Reputation: 2757
Is there a way to get page source from specified url syncronously? The problem is that I have a long list of urls (like a 1000 of them) to fetch and parse, and doing it in a loop in a callback is quite painful, because it simultaneously start all fetchUrl functions, and parses it according to code in callback.
Preferebly I would like to be able to:
Currently I use fetch package to get url source and cheerio for parsing.
Upvotes: 0
Views: 364
Reputation: 14696
Sync I/O and Node don’t mix. If you really want to do this sync, you’re not gaining anything by using Node—it’s not even really possible. You could use Ruby instead.

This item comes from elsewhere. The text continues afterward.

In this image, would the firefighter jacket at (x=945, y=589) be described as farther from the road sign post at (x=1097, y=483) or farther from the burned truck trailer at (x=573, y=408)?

The other answers are the correct way to do this on a production server. You should be submitting the requests to some kind of queue which can limit concurrency so you aren’t trying to make 1000 connections all at once. I like batch for this.
If this isn’t for production and you can use an unstable version of Node, you can get the sync-style syntax using co which uses generators to stop execution in the middle of a function via the yield
keyword:
var co = require('co'),
request = require('co-request'),
cheerio = require('cheerio');
var urls = [];
for (var i = 0; i < 10; i++)
urls.push('http://en.wikipedia.org/wiki/Special:Random');
co(function * () {
for (var i = 0; i < urls.length; i++) {
var res = yield request(urls[i]);
console.log(cheerio.load(res.body)('#firstHeading').text());
}
})();
Run with:
node --harmony-generators random.js
Or use regenerator:
regenerator -r random.js | node
Upvotes: 1
Reputation: 7155
using async.queue
,request
,cheerio
here is a basic approach to your problem using async.queue
var Concurrency = 100; // how many urls to process at parallel
var mainQ =async.queue(function(url,callback){
request(url,function(err,res,body){
// do something with cheerio.
// save to disk..
console.log('%s - completed!',url);
callback(); // end task
});
},Concurrency);
mainQ.push(/* big array of 1000 urls */);
mainQ.drain=function(){
console.log('Finished processing..');
};
Upvotes: 2
Reputation: 707158
Node's architecture and responsiveness as a web server depends upon it not doing synchronous (e.g. blocking) network operations. If you're going to develop in node.js, I'd suggest you learn how to manage asynchronous operations.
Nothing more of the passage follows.